In the paper, several experiments are presented on some benchmark datasets called D1, D2, D3 and D4 (see the paper for details). To give a glimpse about the results, the figure below from the paper show results for the bit-per-base (BPB) and compression ratios (CR) against several state-of-the-art genome sequence compressors:
In general, a lower BPB is better, and a higher CR is better. It can be seen in this figure that HMG-GA achieves very low BPB and comparable or high CR on all datasets.
But more importantly, HMG is very fast. Here is a figure comparing the compression and decompression times of various methods:
In this figure, the results are split into two sections: the compressors to the left of the blue vertical line are those that produced compression and decompression times for all four datasets. In contrast, the compressors to the right of the blue vertical line generated results for a subset of datasets (JARVIS3 and NUHT for DS1 only). It is found that HMG-GA(CC/SM) outperforms JARVIS2 and GeCo3 in both compression and decompression tasks. And among the methods that provide results for a subset of datasets, JARVIS3 emerges as the fastest, followed by NUHT.
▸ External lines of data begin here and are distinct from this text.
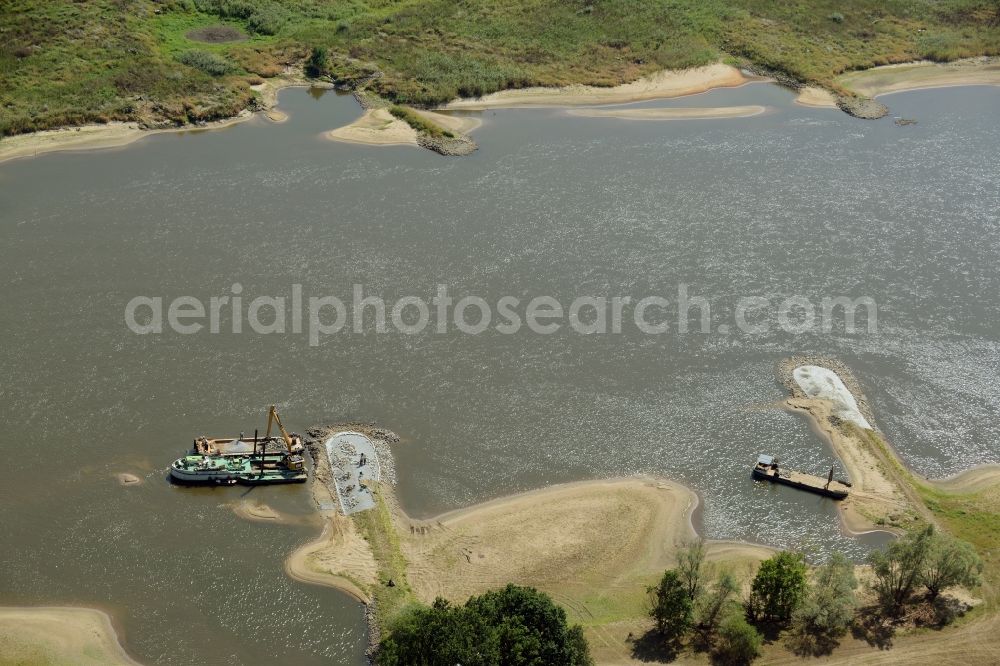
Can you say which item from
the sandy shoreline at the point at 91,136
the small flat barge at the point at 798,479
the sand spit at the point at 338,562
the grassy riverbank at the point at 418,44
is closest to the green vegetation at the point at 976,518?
the small flat barge at the point at 798,479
Besides that, a very interesting advantage of the proposed HMG method is that it has multiple uses unlike several other genome sequence compressors. Because the set of patterns discovered by HMG are interpretable, they can also be used for the classification of genome sequences. In particular, in the HMG paper, we show different experiments about how the patterns that are generated for compression can be then reused to classify genome sequences. Here is one table for example that show classification accuracy using the patterns for various datasets (more details in the paper):

The source code and datasets of the HMG genome sequence compressor are public. The link for accessing them is https://github.com/MuhammadzohaibNawaz/HMG
Hope that this blog post has been interesting!